Starring Shailene Woodley, Sam Claflin
There are lots of survival films, many of them taking place in open water. “Adrift” is both similar to those before it, and strikingly different. Based on an incredible true story of a sailboat wrecked in the Pacific, Shailene Woodley (“The Descendants”) re-dons her bathing suit to give what’s easily her most ambitious and demanding performance to date. Director Baltasar Kormákur (“Everest,” “2 Guns”) is known more for his bombastic action films that tend to be more overblown than subdued. Surprisingly he takes an unexpected gentle turn with this endeavor. “Adrift” is a riveting and excruciating story, but for much of the film, we are shown the beauty of the experience. The imagery is elegant and soothing as it is tense.
A 24-year-old nomad drifting from one tropical location to the next, Tami Oldham (Woodley) meets 33-year-old British sailor Richard Sharp (Sam Claflin) on his stop in Tahiti in 1983. He admittedly has never met anyone so vivacious and disconnected from the world and fall’s in love almost instantly. Their courtship blooms as they combine their love and passion for sailing. Richard is hired to sail a ship to San Diego and insists Tami come along, although to return to the place she ran away from wasn’t so appealing to her. On their journey, they run into a hurricane off the coast of Central America that damages the ship. Drifting away from flight paths and ship routes leaves them little hope of survival, “If we miss Hawaii, we die,” Tami says on their current dilemma.

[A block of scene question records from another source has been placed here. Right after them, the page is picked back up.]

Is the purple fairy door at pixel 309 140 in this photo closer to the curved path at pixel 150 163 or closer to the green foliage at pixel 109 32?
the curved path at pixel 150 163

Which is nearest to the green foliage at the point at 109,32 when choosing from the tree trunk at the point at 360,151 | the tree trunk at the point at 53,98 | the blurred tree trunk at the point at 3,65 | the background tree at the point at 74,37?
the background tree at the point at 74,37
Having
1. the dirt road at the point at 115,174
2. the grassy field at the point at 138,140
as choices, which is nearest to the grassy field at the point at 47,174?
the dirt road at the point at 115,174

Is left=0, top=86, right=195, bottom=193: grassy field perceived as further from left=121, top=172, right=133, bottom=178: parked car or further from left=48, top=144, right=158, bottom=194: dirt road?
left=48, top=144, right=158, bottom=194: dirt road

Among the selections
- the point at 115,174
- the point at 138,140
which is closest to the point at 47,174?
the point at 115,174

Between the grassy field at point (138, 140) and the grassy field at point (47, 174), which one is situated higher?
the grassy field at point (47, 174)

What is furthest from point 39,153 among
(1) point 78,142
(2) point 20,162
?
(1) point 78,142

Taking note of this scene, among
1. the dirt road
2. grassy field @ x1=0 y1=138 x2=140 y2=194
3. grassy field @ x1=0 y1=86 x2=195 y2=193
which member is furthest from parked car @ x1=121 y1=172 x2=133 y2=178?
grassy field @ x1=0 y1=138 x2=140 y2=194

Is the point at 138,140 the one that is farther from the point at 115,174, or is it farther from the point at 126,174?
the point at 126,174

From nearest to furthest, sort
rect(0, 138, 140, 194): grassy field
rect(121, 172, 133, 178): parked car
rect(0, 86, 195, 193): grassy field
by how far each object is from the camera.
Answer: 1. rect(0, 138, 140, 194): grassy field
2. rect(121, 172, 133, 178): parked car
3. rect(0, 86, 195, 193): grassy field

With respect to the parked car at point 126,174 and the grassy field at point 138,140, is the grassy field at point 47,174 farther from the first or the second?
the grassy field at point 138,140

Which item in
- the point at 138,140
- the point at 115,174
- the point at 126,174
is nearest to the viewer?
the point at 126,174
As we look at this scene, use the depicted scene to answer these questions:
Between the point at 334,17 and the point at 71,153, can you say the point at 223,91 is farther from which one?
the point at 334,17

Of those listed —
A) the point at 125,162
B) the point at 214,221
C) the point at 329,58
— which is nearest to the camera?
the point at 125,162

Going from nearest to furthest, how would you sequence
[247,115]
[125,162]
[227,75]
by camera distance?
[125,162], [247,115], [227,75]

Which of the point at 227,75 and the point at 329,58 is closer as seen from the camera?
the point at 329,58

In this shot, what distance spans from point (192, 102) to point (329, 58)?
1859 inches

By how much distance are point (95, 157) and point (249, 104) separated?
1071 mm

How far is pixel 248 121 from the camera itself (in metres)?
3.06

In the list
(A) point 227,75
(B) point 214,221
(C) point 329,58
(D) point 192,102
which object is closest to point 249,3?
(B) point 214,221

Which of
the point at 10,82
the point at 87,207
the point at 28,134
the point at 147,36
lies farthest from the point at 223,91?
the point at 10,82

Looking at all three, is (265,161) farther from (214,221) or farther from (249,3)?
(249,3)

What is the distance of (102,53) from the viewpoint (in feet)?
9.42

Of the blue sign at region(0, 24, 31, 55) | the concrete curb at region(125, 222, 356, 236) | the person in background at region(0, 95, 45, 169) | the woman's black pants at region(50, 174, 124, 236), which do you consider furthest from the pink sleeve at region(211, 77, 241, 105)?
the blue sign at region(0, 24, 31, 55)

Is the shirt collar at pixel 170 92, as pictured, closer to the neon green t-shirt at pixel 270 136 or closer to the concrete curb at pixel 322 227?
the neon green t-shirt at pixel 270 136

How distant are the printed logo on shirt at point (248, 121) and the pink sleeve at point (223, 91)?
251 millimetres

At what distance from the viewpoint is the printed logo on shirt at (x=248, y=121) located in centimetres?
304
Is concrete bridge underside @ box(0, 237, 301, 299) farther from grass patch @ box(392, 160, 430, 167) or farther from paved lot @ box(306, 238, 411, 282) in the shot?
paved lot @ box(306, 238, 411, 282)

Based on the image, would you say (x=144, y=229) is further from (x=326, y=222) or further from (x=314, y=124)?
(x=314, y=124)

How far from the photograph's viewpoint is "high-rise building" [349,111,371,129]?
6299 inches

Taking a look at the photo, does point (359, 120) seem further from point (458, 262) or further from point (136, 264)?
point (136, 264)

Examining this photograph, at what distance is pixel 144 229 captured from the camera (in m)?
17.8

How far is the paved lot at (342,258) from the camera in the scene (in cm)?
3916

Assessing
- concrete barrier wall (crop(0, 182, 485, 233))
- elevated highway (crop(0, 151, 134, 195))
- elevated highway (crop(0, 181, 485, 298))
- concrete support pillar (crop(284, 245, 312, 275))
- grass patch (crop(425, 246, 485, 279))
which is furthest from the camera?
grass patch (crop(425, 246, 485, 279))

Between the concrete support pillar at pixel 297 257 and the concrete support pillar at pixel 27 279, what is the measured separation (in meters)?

It’s a performance that is as challenging physically as it is emotionally, and Woodley never falters.
Typically, I am turned off by flashbacks because most directors and or editors can’t make it work in a way that propels the story forward. However, the editing here rises above the gimmicky flashback and leads us right up to the tragic present-day predicament. “Adrift” is as much a romance as it is a survival film. The story is told from Tami’s point-of-view, as she struggles against circumstance in nearly every scene after the storm. It’s a performance that is as challenging physically as it is emotionally, and Woodley never falters. Whether attached to forgettable franchises or award-winning limited series, Woodley always lets a bit of her true personality infect the character. Claflin continues to improve with his last couple of films, mostly cast here as eye candy.
Nearly all of the film was shot on location in Fiji which provides the remote, alienating landscape of water and horizon. The cinematography shot by Richard Sharp (“Kill Bill,” “Hugo”) is as engrossing as the plot. There is a constant appreciation for the natural beauty of their surroundings even when the circumstances are dire. Sharp manages to stray away from the expected shot list you might find in similar films like “Cast Away” or “The Impossible.” Finally, it is composer Volker Bertelmann (“Lion”) delivering the year’s most passionate and affecting original score that ties all of “Adrift’s” most prolific elements together. It might not redefine the sub-genre or procure any path to greatness, but “Adrift” is a moving cinematic experience of extraordinary resilience and endurance.
Equal parts striking and devastating, “Adrift” carves out a unique spot among great survival films.